Mutations

PSEN1 H131R

Overview

Pathogenicity: Alzheimer's Disease : Likely Pathogenic
ACMG/AMP Pathogenicity Criteria: PS3, PM2, PP2, PP3
Clinical Phenotype: Alzheimer's Disease
Reference Assembly: GRCh37/hg19
Position: Chr14:73640327 A>G
dbSNP ID: NA
Coding/Non-Coding: Coding
DNA Change: Substitution
Expected RNA Consequence: Substitution
Expected Protein Consequence: Missense
Codon Change: CAC to CGC
Reference Isoform: PSEN1 Isoform 1 (467 aa)
Genomic Region: Exon 5

Findings

This mutation was first detected in a Japanese woman with apparently sporadic early onset Alzheimer's disease; no other individual in her family was known to have dementia.
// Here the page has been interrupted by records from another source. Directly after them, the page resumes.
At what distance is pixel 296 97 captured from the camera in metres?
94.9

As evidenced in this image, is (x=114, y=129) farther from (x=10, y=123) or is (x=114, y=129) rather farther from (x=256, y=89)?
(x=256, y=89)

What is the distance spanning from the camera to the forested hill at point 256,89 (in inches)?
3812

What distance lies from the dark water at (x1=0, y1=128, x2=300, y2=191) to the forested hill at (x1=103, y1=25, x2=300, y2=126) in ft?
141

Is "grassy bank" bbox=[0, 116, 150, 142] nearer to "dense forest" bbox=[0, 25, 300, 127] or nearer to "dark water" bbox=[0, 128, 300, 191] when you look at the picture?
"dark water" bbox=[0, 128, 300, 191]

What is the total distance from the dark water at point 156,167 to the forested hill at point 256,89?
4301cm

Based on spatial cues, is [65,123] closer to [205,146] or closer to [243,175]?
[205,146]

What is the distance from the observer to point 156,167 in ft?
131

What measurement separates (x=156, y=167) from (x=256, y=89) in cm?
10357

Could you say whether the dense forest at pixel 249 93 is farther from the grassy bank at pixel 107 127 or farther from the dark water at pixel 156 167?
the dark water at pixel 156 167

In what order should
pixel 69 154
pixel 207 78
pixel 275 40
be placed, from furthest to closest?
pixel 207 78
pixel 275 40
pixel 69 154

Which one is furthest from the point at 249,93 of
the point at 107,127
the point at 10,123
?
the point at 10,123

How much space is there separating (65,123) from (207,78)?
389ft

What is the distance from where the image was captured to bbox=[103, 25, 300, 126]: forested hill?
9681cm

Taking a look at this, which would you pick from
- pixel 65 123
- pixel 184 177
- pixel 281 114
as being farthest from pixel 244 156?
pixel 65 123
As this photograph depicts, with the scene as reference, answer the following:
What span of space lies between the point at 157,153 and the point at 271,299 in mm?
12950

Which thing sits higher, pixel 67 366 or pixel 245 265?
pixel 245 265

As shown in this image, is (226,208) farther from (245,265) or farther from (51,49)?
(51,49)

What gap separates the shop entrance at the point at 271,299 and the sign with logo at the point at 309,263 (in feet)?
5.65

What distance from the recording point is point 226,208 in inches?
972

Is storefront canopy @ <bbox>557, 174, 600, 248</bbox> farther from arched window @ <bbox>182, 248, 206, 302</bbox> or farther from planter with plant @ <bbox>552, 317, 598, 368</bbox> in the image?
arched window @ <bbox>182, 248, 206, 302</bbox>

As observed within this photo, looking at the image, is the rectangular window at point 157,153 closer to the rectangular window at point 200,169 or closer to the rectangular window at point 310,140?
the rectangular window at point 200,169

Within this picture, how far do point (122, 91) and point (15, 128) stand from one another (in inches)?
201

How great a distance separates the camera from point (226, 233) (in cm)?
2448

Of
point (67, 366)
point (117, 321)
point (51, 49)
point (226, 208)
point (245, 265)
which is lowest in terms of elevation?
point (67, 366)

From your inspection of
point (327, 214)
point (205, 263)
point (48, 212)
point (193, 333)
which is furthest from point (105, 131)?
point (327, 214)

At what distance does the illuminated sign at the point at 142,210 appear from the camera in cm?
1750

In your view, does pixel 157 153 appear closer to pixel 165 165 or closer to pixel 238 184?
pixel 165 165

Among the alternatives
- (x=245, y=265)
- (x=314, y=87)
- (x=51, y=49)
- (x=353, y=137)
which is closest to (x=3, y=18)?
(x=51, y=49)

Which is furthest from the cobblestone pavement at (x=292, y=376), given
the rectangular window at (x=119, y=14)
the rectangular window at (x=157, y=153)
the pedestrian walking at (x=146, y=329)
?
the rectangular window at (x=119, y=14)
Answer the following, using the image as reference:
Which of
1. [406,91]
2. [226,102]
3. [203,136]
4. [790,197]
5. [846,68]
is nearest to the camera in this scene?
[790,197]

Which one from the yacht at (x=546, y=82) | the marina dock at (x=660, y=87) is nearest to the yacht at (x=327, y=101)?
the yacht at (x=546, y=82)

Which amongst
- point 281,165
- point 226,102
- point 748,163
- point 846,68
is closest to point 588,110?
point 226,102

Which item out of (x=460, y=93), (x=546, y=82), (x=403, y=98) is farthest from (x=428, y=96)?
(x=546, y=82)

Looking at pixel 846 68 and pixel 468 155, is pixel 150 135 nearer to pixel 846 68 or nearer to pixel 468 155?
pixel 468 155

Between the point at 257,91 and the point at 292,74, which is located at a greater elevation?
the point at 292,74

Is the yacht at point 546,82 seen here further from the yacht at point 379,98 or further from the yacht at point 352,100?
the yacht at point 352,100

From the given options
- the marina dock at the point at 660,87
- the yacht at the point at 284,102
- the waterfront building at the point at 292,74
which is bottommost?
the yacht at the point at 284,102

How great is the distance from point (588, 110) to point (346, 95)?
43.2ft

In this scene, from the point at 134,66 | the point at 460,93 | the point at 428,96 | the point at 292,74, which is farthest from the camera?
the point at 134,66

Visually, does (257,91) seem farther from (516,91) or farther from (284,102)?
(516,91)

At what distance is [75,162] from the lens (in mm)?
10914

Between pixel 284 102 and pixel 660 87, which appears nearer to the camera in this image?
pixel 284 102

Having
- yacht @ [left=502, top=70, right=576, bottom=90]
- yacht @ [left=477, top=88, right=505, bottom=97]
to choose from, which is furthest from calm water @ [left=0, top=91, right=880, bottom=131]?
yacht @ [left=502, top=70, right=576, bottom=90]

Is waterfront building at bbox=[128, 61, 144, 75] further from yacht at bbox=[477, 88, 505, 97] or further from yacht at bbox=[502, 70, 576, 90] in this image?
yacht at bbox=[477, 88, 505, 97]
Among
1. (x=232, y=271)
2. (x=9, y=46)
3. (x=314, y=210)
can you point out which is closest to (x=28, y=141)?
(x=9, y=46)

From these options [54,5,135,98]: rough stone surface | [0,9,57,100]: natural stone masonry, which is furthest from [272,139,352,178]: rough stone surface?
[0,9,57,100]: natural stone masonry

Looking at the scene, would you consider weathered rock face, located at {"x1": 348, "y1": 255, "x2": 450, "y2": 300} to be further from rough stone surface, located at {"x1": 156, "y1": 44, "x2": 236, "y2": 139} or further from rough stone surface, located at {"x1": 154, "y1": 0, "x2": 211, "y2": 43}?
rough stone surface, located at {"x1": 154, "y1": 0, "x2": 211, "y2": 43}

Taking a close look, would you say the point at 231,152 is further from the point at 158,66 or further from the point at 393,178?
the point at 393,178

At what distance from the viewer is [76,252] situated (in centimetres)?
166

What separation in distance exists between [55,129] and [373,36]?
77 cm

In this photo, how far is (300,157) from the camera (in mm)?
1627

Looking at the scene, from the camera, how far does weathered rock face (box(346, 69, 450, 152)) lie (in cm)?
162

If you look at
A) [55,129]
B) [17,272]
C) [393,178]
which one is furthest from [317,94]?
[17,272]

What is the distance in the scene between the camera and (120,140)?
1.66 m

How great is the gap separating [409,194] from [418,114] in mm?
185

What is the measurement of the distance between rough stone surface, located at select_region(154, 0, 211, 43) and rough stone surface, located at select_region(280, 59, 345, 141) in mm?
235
Cognitive impairment began at age 45 and she met NINCDS-ADRDA criteria for AD (Ikeda et al., 2013). In addition to dementia, the patient suffered from a persecution complex and developed epilepsy at age 52. 

The mutation was subsequently reported in a Chinese Han female in Taiwan who had impaired memory, topographic disorientation, and headaches starting at age 49 (Lin et al., 2020). Her elderly sister had amnesia starting at age 52, and her father died at age 65.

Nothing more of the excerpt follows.